In Washington, where Kings, Prime Ministers and Presidents are routinely received with equanimity bordering on boredom, Teng's arrival provoked the keenest excitement. Not since Nikita Khrushchev flew in from Moscow to take a crack at detente 20 years ago has a state visit aroused so much exhilaration and frenzied agitation. As 160 hand-sewn red-and-gold Chinese flags blossomed atop lampposts along the route of Teng's motorcade, a White House task force labored to provide a memorable reception for Teng and his entourage of 75 (key members: Foreign Affairs Minister Huang Hua, Vice Premier Fang Yi and Foreign Trade Minister Li Chiang).

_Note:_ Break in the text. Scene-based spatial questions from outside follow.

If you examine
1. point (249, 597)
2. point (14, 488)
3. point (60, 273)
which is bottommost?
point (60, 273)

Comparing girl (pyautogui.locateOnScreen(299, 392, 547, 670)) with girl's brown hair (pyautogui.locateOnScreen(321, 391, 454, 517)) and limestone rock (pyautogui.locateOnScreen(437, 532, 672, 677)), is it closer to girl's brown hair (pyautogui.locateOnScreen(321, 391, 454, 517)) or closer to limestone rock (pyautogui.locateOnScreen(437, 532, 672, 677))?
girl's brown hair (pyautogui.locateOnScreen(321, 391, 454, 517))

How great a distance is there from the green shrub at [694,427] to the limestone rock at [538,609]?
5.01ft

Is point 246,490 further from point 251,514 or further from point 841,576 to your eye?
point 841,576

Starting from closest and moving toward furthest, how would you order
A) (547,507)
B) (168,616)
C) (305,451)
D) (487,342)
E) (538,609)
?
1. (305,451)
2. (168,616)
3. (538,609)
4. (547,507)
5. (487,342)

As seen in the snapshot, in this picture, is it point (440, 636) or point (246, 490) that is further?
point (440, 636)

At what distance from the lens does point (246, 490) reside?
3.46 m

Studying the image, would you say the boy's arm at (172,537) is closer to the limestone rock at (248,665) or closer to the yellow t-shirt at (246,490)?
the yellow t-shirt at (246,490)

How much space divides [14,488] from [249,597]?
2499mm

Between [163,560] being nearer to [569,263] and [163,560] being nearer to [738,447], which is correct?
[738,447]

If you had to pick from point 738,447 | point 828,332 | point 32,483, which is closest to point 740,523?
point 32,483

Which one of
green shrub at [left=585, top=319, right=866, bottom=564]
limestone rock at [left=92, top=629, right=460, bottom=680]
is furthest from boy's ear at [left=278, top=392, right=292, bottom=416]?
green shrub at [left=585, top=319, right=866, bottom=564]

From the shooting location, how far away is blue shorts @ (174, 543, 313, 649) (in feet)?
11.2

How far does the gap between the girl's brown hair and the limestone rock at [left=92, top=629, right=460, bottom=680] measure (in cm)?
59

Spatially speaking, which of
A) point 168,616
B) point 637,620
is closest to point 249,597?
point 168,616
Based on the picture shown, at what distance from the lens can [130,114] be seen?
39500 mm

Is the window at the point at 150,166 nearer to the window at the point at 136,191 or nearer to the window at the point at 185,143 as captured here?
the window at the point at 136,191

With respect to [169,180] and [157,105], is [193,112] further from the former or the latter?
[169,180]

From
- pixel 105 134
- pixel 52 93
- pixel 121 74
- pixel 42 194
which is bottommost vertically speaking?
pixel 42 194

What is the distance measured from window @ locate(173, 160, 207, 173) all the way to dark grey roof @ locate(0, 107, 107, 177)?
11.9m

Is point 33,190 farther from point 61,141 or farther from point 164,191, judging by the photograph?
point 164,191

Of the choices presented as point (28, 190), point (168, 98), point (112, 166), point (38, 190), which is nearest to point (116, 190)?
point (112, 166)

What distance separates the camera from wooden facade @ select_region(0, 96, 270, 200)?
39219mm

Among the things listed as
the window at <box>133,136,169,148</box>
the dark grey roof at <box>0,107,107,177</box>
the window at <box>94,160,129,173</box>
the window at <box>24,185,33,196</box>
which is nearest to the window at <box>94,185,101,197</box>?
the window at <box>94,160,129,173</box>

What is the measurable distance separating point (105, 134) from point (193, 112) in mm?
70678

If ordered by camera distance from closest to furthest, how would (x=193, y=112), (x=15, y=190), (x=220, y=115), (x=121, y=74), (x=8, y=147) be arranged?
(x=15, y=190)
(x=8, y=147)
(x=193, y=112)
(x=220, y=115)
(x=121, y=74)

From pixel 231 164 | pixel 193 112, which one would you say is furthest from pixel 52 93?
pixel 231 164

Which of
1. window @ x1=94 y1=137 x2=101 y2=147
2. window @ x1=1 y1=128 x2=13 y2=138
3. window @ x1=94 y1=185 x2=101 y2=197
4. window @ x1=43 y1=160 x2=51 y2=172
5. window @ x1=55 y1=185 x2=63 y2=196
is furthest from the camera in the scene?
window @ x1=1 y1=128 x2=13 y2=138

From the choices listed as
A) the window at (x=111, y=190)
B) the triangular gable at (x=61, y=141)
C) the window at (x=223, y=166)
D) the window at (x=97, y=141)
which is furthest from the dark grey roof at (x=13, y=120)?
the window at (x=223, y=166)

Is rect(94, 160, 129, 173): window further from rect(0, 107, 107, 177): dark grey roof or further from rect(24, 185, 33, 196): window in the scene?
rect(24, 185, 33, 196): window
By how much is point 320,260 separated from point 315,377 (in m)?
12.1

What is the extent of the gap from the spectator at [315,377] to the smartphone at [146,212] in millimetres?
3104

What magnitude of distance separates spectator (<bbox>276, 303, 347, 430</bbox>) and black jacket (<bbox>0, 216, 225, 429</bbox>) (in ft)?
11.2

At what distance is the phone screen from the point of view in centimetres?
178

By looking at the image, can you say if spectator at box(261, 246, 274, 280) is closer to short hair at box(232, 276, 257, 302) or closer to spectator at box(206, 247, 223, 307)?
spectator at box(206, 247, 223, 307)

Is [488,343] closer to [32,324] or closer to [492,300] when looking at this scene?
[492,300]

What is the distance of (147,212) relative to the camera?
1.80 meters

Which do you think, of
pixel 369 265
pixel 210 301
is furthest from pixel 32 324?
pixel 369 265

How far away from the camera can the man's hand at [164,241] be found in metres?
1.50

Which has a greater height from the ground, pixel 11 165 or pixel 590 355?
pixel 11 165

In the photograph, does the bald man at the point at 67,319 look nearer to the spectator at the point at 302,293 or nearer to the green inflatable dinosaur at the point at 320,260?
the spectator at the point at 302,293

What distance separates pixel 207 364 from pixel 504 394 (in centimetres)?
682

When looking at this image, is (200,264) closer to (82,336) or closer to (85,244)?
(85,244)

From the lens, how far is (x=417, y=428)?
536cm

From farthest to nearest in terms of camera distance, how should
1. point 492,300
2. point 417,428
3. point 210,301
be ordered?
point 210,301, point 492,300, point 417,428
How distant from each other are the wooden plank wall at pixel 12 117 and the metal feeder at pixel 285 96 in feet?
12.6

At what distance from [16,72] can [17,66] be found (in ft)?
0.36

The Administration seemed determined to return the hospitality Peking has shown to a stream of American visitors over the past seven years: Richard Nixon and Gerald Ford, former Secretary of State Henry Kissinger (eight trips), Vance, National Security Adviser Zbigniew Brzezinski, Energy Secretary James Schlesinger.

Thus, on the day following Teng's arrival, the Vice Premier was to be given full honors on the south lawn of the White House: a 19-gun salute ringing out from cannon on the ellipse, national anthems played by the Marine Band, honor guards from the five uniformed services. Among the battle flags the servicemen were to carry on their standards: pennants commemorating U.S. combat against the Chinese in the Korean War. Carter faced a protocol problem of his own in his welcoming speech. Should he mention China's Premier and Party Chairman Hua Kuo-feng? His advisers said yes, that prudence dictated some acknowledgment of the head of government left behind in China.